Product: ITDR: Huntress Managed Identity Threat Detection and Response
Environment: Unwanted Access
Summary: This article provides instructions on how to resolve an Unwanted Access escalation via the Huntress portal. Unwanted Access escalations can also be resolved through the Huntress REST API.
Escalation Receipt
Huntress users receive escalation notifications from Huntress via their configured email or PSA ticketing integrations. Escalation notification routing can be configured for specific mailboxes and ticket boards. Learn more about configuring notifications by reading Huntress Platform and Alert Notifications.
Escalations appear in the Huntress dashboard in the top navigation bar.
Unwanted Access Escalation Resolution
Huntress escalations can be resolved via ticket, within the Huntress portal, or via the Huntress REST API.
Within the Huntress portal, users can navigate to the Escalations page via the top navigation bar. ITDR Unwanted Access Unexpected Country escalations can also be accessed via the Unwanted Access dashboard by interacting with the Login Events map.

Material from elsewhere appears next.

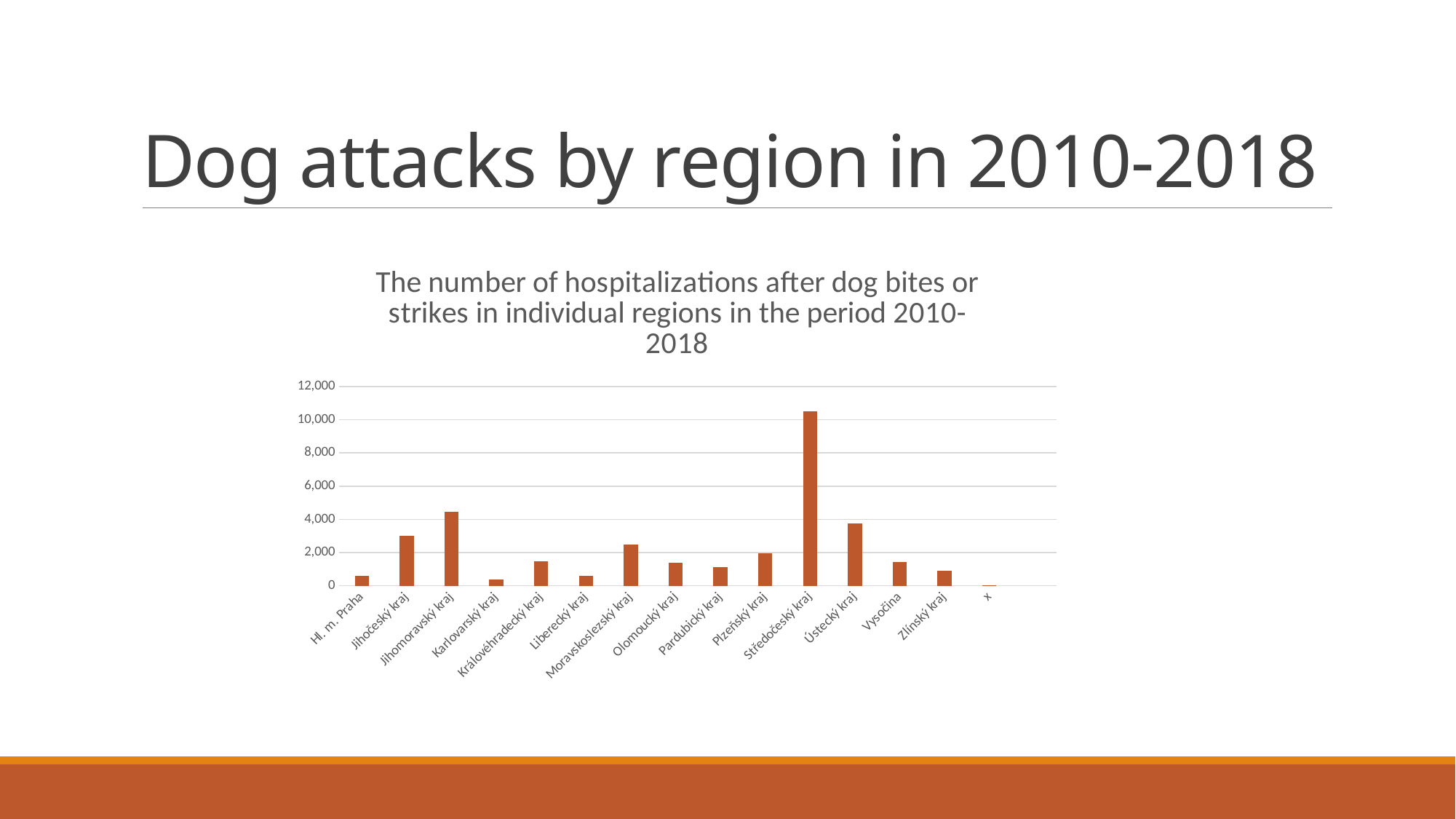
Is the value for Jihomoravský kraj greater or less than 4,000? greater What is the title of the chart? The number of hospitalizations after dog bites or strikes in individual regions in the period 2010-2018 Is the value for Ústecký kraj greater or less than 4,000? less Which has a higher value, Jihočeský kraj or Moravskoslezský kraj? Jihočeský kraj Is the value for Středočeský kraj greater or less than 10,000? greater What kind of chart is shown on the slide? bar chart Which has a higher value, Jihomoravský kraj or Ústecký kraj? Jihomoravský kraj Which category has the lowest bar in the chart? x How many categories are shown on the x axis of the chart? 15 Which region has the highest number of hospitalizations in the chart? Středočeský kraj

From within the Escalations view in the Huntress portal, users can sort and filter open escalations.
The respond section in the escalation body allows the Huntress user to resolve the escalation. The escalation can be resolved by using the Resolve Actions buttons or by clicking the Respond dropdown in the individual identity rows.
The Resolve Actions allow users to resolve the escalation at the account or organization level by creating an Unwanted Access rule.
The Respond dropdown allows users to respond to individual identity escalations only.
Refer to the Unwanted Access Overview article to understand the differences between Unauthorized, Expected, and Dismiss escalation resolution workflows.